Baby Montanna at 8.5 months old during her stay in the Melbourne Royal Childrens Hospital (April 2005)
Picture: Shazz Brownlaw
Montanna - Almost 9 Month Update!
28th April 2005
Wow what a journey this has been.
It has almost been 6 months since we received the diagnosis that Montanna has SMA and yet it feels like years have passed.
So much has happened in such a short time.
When we were first told the news, we were told what so many others have been told before us , and that is "Sorry there is nothing you can do. Just go home and enjoy the time you have left". This had the effect that it has had and will continue to have on parents, "Bugger this, there must be something that can be done!".
We went off on a cyber bash (Internet Search) and found out as much as we could about the disease as possible. What we discovered was that there were treatment options being used in other countries.
So we went running back to our doctors with what we had found and they quickly dismissed it and said it would be of no benefit to our baby girl.
To cut a long story short for now, how things have changed. There are things we can do for our kids and what the hell, we have nothing to loose. We have been very proactive in Montanna's care and here she is, still with us, and most importantly still smiling. Julie and myself have learnt so much form our angel, things that are very difficult to put into words.

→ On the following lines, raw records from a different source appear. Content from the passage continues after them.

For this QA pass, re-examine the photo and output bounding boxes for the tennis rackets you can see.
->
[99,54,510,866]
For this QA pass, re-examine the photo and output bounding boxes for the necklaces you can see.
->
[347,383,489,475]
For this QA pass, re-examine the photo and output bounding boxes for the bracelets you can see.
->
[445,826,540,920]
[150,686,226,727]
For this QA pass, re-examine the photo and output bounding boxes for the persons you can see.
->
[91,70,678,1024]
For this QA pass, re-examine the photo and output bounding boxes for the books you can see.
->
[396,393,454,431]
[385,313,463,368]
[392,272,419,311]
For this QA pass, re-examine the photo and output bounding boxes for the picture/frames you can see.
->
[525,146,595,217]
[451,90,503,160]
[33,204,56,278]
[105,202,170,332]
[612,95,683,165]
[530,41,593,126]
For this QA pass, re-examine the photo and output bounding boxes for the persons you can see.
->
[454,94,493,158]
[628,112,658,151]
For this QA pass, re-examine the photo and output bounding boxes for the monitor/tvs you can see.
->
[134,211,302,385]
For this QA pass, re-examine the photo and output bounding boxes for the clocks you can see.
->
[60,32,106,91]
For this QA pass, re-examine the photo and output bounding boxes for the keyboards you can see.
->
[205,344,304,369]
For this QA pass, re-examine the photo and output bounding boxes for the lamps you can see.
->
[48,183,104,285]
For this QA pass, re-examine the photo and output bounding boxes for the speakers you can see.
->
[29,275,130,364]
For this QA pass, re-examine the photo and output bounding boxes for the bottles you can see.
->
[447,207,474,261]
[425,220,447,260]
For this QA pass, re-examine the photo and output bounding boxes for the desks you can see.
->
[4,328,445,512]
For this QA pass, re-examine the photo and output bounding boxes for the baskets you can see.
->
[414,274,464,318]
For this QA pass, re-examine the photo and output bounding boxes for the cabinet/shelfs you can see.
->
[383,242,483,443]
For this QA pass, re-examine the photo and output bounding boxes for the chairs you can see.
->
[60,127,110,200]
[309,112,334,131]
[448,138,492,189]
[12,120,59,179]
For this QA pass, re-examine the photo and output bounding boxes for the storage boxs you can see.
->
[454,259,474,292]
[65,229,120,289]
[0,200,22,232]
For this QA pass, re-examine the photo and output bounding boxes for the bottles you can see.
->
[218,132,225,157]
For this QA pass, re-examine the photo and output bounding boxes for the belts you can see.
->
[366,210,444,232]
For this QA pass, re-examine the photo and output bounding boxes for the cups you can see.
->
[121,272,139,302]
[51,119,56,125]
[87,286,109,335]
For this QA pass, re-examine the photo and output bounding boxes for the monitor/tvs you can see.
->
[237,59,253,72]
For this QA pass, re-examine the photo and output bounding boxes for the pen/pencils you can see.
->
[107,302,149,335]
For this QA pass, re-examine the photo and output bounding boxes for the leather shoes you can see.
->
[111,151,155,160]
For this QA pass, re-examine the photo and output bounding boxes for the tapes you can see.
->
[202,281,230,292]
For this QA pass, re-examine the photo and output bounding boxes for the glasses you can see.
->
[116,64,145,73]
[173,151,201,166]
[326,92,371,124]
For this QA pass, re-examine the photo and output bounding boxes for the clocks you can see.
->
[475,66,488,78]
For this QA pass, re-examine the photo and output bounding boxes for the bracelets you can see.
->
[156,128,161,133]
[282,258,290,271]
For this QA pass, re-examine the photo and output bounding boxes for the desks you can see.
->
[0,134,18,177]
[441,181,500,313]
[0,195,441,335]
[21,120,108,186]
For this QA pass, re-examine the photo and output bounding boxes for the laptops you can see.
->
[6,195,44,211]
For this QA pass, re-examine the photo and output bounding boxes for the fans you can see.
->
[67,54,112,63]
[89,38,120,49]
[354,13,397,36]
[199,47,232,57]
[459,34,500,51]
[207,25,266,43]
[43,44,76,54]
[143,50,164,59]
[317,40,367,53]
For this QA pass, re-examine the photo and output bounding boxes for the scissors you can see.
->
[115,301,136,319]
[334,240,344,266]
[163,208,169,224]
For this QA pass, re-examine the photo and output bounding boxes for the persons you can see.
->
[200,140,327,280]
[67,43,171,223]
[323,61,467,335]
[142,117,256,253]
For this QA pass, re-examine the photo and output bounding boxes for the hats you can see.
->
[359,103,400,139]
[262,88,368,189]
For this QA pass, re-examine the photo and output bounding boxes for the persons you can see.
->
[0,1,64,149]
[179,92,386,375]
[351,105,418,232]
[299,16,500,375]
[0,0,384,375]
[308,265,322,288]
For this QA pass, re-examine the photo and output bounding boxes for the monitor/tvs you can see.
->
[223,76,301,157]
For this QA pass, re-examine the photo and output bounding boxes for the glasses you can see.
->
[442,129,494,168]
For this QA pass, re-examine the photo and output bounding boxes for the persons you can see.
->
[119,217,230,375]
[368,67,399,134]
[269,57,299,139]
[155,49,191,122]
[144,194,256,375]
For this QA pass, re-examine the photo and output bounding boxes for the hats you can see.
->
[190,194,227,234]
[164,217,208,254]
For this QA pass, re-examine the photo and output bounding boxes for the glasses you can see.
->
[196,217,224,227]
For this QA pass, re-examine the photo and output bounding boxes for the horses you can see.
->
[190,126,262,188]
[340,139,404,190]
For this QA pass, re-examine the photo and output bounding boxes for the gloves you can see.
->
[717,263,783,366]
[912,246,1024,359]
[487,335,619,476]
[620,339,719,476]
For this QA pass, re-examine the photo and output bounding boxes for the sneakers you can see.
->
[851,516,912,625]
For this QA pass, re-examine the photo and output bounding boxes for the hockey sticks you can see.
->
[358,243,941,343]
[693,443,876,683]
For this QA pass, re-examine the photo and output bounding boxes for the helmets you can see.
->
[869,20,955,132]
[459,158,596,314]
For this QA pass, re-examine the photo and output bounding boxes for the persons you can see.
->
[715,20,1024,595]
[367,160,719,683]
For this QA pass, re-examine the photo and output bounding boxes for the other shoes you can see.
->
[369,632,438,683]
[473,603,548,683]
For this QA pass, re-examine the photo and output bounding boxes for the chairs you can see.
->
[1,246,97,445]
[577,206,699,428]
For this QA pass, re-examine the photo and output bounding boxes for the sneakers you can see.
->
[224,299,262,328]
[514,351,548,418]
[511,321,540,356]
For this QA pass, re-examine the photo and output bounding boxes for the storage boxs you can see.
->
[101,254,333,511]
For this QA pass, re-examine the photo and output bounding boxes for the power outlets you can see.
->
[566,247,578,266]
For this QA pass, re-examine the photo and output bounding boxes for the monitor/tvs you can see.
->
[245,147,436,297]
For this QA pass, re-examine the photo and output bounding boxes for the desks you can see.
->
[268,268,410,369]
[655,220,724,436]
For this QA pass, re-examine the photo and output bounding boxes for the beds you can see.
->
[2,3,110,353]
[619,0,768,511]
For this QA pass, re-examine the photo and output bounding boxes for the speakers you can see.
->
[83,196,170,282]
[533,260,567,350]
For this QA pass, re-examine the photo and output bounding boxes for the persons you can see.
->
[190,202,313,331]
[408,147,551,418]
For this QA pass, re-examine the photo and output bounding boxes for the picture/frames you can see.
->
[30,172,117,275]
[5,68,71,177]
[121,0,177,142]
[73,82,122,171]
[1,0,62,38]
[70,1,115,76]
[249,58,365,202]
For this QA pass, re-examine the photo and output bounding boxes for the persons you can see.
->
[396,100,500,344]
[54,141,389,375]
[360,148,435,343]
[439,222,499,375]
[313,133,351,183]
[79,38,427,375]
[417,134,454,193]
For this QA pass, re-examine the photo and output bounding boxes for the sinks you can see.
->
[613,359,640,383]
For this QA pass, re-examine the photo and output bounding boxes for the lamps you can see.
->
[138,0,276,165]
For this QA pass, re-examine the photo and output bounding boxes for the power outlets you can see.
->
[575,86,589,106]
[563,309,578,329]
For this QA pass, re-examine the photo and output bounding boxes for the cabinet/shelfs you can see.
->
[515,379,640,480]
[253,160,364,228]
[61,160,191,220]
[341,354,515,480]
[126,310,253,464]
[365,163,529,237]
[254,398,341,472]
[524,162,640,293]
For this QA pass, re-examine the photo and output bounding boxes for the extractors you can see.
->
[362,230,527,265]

Like things centered around love and what the true meaning of life is really all about! These kids, are so alert and so full of life despite their condition!
Montanna’s care is full on and is basically 24 hours a day.
One of us sleeps in her room so we can hear if she needs suctioning through the night. She has lost most of her capacity to swallow and is fed via a nasal gastric tube.
We are her parents, her nurse, her doctor at times and now we have become her physiotherapist so we can do physio to clear secretions from her lungs.
We are the researchers, supporters and advocates for SMA here in Australia.
We can’t socialize for the chance of catching a cold that would harm Montanna. Montanna sees only a few people and we scrutinize everyone that comes through the door (only be it a few) whether they have a cold and to wash their hands before they touch her so no infections are not passed on to her.
Ross has had to give up work to help maintain a consistent level of care for her. But all of this is worth it when you see smiles beaming from her face. We do it because we love her and eventually she will make the choice whether certain treatment options are for her or not.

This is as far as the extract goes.